Provided passage:
Monday, January 28, 2013

Movies, they can be good. But mostly not.


I have to admit that I used to be skeptical about movies being made about toys.   I liked the first “Transformers” movie after all. I suppose G.I Joe was a plausible concept since it’s also based on an action figure.  Then “Battleship”, a movie about a board game, came out.  I haven’t seen it but my review is included here: “It sucks.”   I know that come Oscar time, “Hungry, Hungry Hippos” will be a shoe in.  

But why is Hollywood limiting itself to making movies about toys and board games?   Why not Lego?  It could be called, “Lego: The Movie about Lego”.   How about, “Jenga:  Blocks of Wood Apocalypse!!!”    There’s so many untapped themes out there!   Why not feature films about cereal?  Count Chockula would be a great protagonist.   He could be in a buddy movie with Tony the Tiger.  Just imagine the wacky adventures that Snap, Crackle and Pop could have!    Come on Hollywood, we all know you’re running out of ideas and damn it, I’m here to help.

I suppose it all boils down to bitterness on my part.   They could have made a movie about my book, but instead they made one about Smurfs.    It could be argued that my book isn’t that popular, but out of the 12 people who bought my book, I bet 2 of them liked it better than the Smurfs.   Hollywood, are you going to ignore the demographic that consists of me and that guy I paid to say that he liked my book better than the Smurfs?   Are you really that shallow… hey Hollywood, don’t ignore me!  I’m talking to you!

Required action:
Reproduce word for word the part of the blog post about movies based on toys that opens with the words containing "Movies, they can" and closes with "be a shoe in.". The material after this post comes from a separate source.

Collected data:
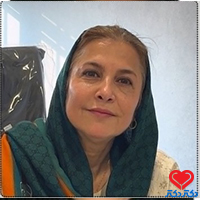 دکتر شایسته شهمیرزادی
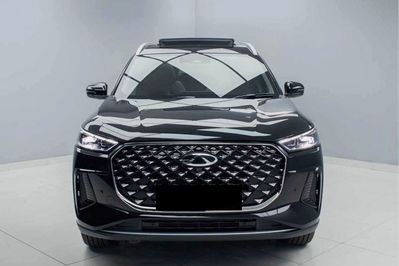 Chery Tiggo 8 Prestige 1.5 T-GDI Super Hybrid DCT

Answer box:
Movies, they can be good. But mostly not.


I have to admit that I used to be skeptical about movies being made about toys.   I liked the first “Transformers” movie after all. I suppose G.I Joe was a plausible concept since it’s also based on an action figure.  Then “Battleship”, a movie about a board game, came out.  I haven’t seen it but my review is included here: “It sucks.”   I know that come Oscar time, “Hungry, Hungry Hippos” will be a shoe in.